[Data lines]
☆ ☆ ☆ ☆ ☆

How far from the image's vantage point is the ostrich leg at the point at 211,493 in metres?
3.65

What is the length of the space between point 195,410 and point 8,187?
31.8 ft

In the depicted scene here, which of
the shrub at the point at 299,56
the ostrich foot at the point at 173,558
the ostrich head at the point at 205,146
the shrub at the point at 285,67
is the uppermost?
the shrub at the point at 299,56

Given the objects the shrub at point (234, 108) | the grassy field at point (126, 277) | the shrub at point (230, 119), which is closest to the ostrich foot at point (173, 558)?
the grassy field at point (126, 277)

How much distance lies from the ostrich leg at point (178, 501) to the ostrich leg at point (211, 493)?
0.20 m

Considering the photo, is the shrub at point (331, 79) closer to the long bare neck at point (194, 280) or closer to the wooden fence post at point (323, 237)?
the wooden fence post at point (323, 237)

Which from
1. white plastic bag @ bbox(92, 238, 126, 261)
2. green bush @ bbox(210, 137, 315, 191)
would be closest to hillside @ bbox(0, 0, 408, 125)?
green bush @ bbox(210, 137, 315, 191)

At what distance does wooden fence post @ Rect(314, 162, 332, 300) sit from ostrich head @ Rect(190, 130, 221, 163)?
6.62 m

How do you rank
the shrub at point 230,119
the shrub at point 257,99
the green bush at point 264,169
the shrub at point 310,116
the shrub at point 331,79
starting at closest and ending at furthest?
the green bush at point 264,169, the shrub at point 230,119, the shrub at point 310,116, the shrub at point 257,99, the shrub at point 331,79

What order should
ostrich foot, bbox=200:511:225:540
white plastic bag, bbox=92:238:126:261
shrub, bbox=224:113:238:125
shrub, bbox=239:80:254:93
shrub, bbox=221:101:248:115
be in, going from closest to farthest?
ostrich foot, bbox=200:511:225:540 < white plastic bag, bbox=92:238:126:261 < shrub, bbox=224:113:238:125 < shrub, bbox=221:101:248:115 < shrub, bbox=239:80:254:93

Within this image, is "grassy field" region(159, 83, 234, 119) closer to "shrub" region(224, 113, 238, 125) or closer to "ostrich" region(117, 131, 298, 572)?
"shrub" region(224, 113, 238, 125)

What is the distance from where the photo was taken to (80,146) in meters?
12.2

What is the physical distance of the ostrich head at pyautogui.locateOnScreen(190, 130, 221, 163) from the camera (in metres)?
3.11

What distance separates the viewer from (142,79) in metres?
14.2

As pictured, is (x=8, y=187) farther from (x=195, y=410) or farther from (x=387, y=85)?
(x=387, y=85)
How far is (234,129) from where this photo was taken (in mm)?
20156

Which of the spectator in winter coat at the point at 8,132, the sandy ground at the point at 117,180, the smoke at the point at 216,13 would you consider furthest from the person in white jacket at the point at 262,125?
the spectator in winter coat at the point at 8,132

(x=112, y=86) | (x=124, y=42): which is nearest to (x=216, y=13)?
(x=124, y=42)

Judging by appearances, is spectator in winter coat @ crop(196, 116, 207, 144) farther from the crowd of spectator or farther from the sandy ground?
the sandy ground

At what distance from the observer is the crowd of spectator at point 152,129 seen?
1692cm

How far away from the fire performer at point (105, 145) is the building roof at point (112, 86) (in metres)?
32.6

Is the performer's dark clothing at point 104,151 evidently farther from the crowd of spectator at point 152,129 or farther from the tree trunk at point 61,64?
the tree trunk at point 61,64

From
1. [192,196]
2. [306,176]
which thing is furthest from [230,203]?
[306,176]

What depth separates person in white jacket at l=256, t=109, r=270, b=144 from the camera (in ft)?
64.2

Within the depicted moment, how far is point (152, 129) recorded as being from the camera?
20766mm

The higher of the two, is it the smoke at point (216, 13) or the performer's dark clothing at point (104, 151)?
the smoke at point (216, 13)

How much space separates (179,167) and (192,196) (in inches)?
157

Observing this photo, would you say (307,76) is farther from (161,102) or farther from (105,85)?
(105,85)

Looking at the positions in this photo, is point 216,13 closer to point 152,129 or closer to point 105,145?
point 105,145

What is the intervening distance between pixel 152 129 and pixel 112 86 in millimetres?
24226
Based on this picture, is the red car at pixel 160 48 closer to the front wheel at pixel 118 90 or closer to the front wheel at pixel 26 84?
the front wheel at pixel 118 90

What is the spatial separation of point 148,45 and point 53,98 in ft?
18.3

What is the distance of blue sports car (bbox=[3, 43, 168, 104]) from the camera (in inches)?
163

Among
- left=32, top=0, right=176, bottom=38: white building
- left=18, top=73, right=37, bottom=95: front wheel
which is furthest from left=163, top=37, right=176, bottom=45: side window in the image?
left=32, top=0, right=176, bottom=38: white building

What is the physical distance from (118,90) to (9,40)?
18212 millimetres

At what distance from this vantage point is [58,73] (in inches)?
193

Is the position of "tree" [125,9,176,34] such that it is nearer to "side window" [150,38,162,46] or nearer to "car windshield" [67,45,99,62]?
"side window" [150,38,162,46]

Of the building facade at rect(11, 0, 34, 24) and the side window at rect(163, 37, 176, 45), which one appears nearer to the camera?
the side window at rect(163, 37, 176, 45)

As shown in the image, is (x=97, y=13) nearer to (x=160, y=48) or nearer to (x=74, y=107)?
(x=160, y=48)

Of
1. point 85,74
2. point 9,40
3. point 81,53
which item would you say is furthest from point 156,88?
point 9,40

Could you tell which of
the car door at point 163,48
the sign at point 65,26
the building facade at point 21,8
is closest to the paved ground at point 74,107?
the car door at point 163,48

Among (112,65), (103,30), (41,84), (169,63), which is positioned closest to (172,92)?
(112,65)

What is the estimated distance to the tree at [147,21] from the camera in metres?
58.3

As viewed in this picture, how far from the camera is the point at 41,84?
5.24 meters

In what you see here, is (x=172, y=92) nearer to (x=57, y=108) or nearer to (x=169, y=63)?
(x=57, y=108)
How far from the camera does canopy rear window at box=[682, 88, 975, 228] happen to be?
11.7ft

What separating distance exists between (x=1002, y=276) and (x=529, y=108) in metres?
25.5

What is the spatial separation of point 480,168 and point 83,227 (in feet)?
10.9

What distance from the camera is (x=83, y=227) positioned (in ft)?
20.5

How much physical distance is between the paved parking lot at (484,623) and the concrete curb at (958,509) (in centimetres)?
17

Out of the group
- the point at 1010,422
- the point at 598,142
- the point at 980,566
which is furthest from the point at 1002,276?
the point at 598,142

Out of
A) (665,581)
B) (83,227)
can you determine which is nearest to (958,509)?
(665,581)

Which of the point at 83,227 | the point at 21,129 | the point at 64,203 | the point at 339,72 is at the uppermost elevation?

☆ ☆ ☆ ☆ ☆

Stated problem
Copy every one of the lines above with no changes.

Exercise solution
How far from the image's vantage point is the ostrich leg at the point at 211,493 in metres?
3.65

What is the length of the space between point 195,410 and point 8,187?
31.8 ft

In the depicted scene here, which of
the shrub at the point at 299,56
the ostrich foot at the point at 173,558
the ostrich head at the point at 205,146
the shrub at the point at 285,67
is the uppermost?
the shrub at the point at 299,56

Given the objects the shrub at point (234, 108) | the grassy field at point (126, 277) | the shrub at point (230, 119), which is closest to the ostrich foot at point (173, 558)?
the grassy field at point (126, 277)

How much distance lies from the ostrich leg at point (178, 501) to the ostrich leg at point (211, 493)?
0.20 m

Considering the photo, is the shrub at point (331, 79) closer to the long bare neck at point (194, 280) or closer to the wooden fence post at point (323, 237)?
the wooden fence post at point (323, 237)

Which from
1. white plastic bag @ bbox(92, 238, 126, 261)
2. green bush @ bbox(210, 137, 315, 191)
would be closest to hillside @ bbox(0, 0, 408, 125)?
green bush @ bbox(210, 137, 315, 191)

At what distance does wooden fence post @ Rect(314, 162, 332, 300) sit from ostrich head @ Rect(190, 130, 221, 163)?
6.62 m

How do you rank
the shrub at point 230,119
the shrub at point 257,99
the green bush at point 264,169
the shrub at point 310,116
the shrub at point 331,79
starting at closest and ending at furthest?
the green bush at point 264,169, the shrub at point 230,119, the shrub at point 310,116, the shrub at point 257,99, the shrub at point 331,79

What order should
ostrich foot, bbox=200:511:225:540
white plastic bag, bbox=92:238:126:261
shrub, bbox=224:113:238:125
shrub, bbox=239:80:254:93
shrub, bbox=221:101:248:115
be in, going from closest to farthest?
ostrich foot, bbox=200:511:225:540 < white plastic bag, bbox=92:238:126:261 < shrub, bbox=224:113:238:125 < shrub, bbox=221:101:248:115 < shrub, bbox=239:80:254:93

Within this image, is "grassy field" region(159, 83, 234, 119) closer to "shrub" region(224, 113, 238, 125) or closer to "ostrich" region(117, 131, 298, 572)?
"shrub" region(224, 113, 238, 125)

What is the distance from where the photo was taken to (80,146) in meters?
12.2

What is the physical distance of the ostrich head at pyautogui.locateOnScreen(190, 130, 221, 163) from the camera (in metres)?
3.11

What distance separates the viewer from (142,79) in metres?
14.2

As pictured, is (x=8, y=187) farther from (x=195, y=410) or farther from (x=387, y=85)?
(x=387, y=85)
How far is (234,129) from where this photo was taken (in mm)?
20156

Which of the spectator in winter coat at the point at 8,132, the sandy ground at the point at 117,180, the smoke at the point at 216,13 would you consider furthest from the person in white jacket at the point at 262,125?
the spectator in winter coat at the point at 8,132

(x=112, y=86) | (x=124, y=42): which is nearest to (x=216, y=13)?
(x=124, y=42)

Judging by appearances, is spectator in winter coat @ crop(196, 116, 207, 144) farther from the crowd of spectator or farther from the sandy ground?
the sandy ground

At what distance from the observer is the crowd of spectator at point 152,129 seen?
1692cm

How far away from the fire performer at point (105, 145) is the building roof at point (112, 86) (in metres)?
32.6

Is the performer's dark clothing at point 104,151 evidently farther from the crowd of spectator at point 152,129 or farther from the tree trunk at point 61,64?
the tree trunk at point 61,64

From
1. [192,196]
2. [306,176]
which thing is furthest from [230,203]?
[306,176]

What depth separates person in white jacket at l=256, t=109, r=270, b=144 from the camera (in ft)?
64.2

Within the depicted moment, how far is point (152, 129) recorded as being from the camera?
20766mm

The higher of the two, is it the smoke at point (216, 13) or the performer's dark clothing at point (104, 151)?
the smoke at point (216, 13)

How much space separates (179,167) and (192,196) (in inches)?
157

Observing this photo, would you say (307,76) is farther from (161,102) or farther from (105,85)?
(105,85)

Looking at the positions in this photo, is point 216,13 closer to point 152,129 or closer to point 105,145?
point 105,145

What is the intervening distance between pixel 152 129 and pixel 112 86 in millimetres?
24226
Based on this picture, is the red car at pixel 160 48 closer to the front wheel at pixel 118 90 or closer to the front wheel at pixel 26 84?
the front wheel at pixel 118 90

What is the spatial separation of point 148,45 and point 53,98 in ft?
18.3

What is the distance of blue sports car (bbox=[3, 43, 168, 104]) from the camera (in inches)?
163

Among
- left=32, top=0, right=176, bottom=38: white building
- left=18, top=73, right=37, bottom=95: front wheel
which is furthest from left=163, top=37, right=176, bottom=45: side window in the image?
left=32, top=0, right=176, bottom=38: white building

What is the physical distance from (118,90) to (9,40)?
18212 millimetres

At what distance from this vantage point is [58,73] (in inches)?
193

Is the position of "tree" [125,9,176,34] such that it is nearer to "side window" [150,38,162,46] or nearer to "car windshield" [67,45,99,62]?
"side window" [150,38,162,46]

Of the building facade at rect(11, 0, 34, 24) and the side window at rect(163, 37, 176, 45), which one appears nearer to the camera?
the side window at rect(163, 37, 176, 45)

As shown in the image, is (x=97, y=13) nearer to (x=160, y=48) or nearer to (x=74, y=107)?
(x=160, y=48)

Of
1. point 85,74
2. point 9,40
3. point 81,53
which item would you say is furthest from point 156,88?
point 9,40

Could you tell which of
the car door at point 163,48
the sign at point 65,26
the building facade at point 21,8
is closest to the paved ground at point 74,107?
the car door at point 163,48

Among (112,65), (103,30), (41,84), (169,63), which is positioned closest to (172,92)?
(112,65)

What is the estimated distance to the tree at [147,21] from the camera in metres?
58.3

As viewed in this picture, how far from the camera is the point at 41,84?
5.24 meters

In what you see here, is (x=172, y=92) nearer to (x=57, y=108) or nearer to (x=169, y=63)?
(x=57, y=108)
How far from the camera does canopy rear window at box=[682, 88, 975, 228] happen to be?
11.7ft

What separating distance exists between (x=1002, y=276) and (x=529, y=108) in metres?
25.5

What is the spatial separation of point 480,168 and point 83,227 (in feet)?
10.9

What distance from the camera is (x=83, y=227) positioned (in ft)?
20.5

How much physical distance is between the paved parking lot at (484,623) and the concrete curb at (958,509) (in centimetres)?
17

Out of the group
- the point at 1010,422
- the point at 598,142
- the point at 980,566
which is furthest from the point at 1002,276?
the point at 598,142

Out of
A) (665,581)
B) (83,227)
can you determine which is nearest to (958,509)?
(665,581)

Which of the point at 83,227 | the point at 21,129 | the point at 64,203 | the point at 339,72 is at the uppermost elevation?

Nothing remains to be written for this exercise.